Clarke Quay contains a mixture of shops, restaurants and bars all clustered around a centrally covered area.
A quick walk along the canal brings you upon a strip of bars and restaurants lining a quay known as Boat Quay. Here is the place to try out the famous chilli crab – but not at those prices as these are huge buggers!
Runners from the nearby offices and restaurant hawkers impede your journey along here and it was a good place to take in a drink looking out at the harbour.
As hunger approached we looked to our South and one of the last unvisited ghettos in Singapore.
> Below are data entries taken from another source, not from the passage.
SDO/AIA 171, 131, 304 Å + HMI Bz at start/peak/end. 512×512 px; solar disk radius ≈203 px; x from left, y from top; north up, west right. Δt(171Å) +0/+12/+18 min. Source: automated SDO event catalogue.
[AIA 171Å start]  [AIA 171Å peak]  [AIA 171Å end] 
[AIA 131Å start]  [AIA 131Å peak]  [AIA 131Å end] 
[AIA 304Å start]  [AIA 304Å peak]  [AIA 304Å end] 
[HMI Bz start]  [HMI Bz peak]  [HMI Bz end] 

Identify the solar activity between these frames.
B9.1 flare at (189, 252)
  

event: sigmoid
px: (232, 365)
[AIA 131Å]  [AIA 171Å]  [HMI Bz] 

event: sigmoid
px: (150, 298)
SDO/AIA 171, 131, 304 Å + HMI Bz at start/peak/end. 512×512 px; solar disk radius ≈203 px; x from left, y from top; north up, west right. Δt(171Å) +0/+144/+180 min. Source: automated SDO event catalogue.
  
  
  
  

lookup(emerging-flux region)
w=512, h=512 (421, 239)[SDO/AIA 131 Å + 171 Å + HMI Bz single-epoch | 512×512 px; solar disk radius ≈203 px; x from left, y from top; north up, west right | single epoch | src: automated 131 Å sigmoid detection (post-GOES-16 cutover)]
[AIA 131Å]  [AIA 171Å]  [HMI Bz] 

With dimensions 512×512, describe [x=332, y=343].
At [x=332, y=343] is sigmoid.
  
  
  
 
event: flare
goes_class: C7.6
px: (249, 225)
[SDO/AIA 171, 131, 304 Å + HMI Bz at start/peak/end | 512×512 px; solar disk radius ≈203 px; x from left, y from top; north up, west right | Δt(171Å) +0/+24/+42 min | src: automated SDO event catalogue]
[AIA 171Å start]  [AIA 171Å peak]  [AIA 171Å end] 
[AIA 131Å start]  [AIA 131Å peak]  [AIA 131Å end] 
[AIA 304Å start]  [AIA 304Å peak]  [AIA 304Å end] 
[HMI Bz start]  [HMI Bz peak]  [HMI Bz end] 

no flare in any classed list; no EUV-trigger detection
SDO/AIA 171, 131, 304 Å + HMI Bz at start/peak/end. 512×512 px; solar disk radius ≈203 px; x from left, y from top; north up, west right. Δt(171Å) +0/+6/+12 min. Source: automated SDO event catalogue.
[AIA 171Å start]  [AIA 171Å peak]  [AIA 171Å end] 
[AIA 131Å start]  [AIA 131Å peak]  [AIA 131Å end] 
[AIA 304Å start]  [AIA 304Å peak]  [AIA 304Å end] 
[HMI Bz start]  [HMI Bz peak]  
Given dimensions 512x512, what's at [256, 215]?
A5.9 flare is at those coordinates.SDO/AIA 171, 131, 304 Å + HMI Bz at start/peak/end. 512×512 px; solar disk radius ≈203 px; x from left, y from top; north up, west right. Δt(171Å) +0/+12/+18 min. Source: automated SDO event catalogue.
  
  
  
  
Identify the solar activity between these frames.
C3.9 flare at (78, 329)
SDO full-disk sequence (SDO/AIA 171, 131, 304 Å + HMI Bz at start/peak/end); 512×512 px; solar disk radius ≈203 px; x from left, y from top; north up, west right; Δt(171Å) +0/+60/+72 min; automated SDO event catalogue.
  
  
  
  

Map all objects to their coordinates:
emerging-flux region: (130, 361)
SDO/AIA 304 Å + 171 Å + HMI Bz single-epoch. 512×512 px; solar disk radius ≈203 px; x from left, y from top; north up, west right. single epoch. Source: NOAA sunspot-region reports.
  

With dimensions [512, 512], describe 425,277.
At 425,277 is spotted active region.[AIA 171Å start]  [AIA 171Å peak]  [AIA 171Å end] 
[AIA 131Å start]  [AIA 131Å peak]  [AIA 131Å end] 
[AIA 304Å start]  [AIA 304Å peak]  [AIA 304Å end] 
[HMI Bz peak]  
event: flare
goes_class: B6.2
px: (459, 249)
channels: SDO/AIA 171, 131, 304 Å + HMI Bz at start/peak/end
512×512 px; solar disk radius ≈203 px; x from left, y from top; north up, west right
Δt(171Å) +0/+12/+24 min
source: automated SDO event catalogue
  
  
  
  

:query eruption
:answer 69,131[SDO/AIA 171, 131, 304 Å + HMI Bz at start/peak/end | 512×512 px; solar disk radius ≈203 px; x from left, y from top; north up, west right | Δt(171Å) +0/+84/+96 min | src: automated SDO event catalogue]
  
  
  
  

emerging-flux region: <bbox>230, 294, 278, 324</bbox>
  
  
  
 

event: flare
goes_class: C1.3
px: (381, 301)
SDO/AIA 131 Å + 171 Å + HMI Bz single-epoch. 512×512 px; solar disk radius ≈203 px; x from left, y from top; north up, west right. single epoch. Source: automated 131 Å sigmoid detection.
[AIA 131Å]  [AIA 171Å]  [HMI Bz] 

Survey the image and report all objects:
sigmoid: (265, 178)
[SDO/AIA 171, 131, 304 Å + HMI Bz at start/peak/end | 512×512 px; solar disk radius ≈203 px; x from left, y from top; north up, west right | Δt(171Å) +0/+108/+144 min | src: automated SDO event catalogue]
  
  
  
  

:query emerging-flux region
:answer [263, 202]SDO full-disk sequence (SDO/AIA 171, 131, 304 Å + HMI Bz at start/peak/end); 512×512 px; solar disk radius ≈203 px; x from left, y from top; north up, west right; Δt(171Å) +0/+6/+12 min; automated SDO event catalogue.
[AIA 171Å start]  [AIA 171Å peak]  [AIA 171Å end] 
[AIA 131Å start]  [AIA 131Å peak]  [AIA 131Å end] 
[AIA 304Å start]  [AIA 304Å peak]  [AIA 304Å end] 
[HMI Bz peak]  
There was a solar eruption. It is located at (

Normally you keep the best for last but we also needed to keep the most recent experience at bay for a while longer..but now it was time for Chinatown.
Interesting given that Singapore is a predominantly Chinese city to have it’s own Chinatown, but here it is different with Cantonese being spoken here.
Colin Malcolmson had a good tip for us again but in the fashion of ‘Crystal Maze Riddle Challenge’..
“Walk out the subway entrance (didn’t say which one by the way..), and on your right will be yellow plastic furniture..here you eat!”
Thanks Colin. Good thing Karen has keen eyes and we found it eventually.
The food was amazing, chilli garlic rice was really good, so good that we had to spend a few hours walking around to burn off our dinner.
The main street in Chinatown is called Pagoda Street, named after it’s famous pagoda. Is not a pagoda but a Hindu Gopuram of the Sri Mariamman Temple, and is further evidence of Singapore’s mesh of cultures. It also has a Tintin Shop.
Not to mention the streets of lanterns, waving golden cats and Chinese dress shops you live and expect of Chinatown.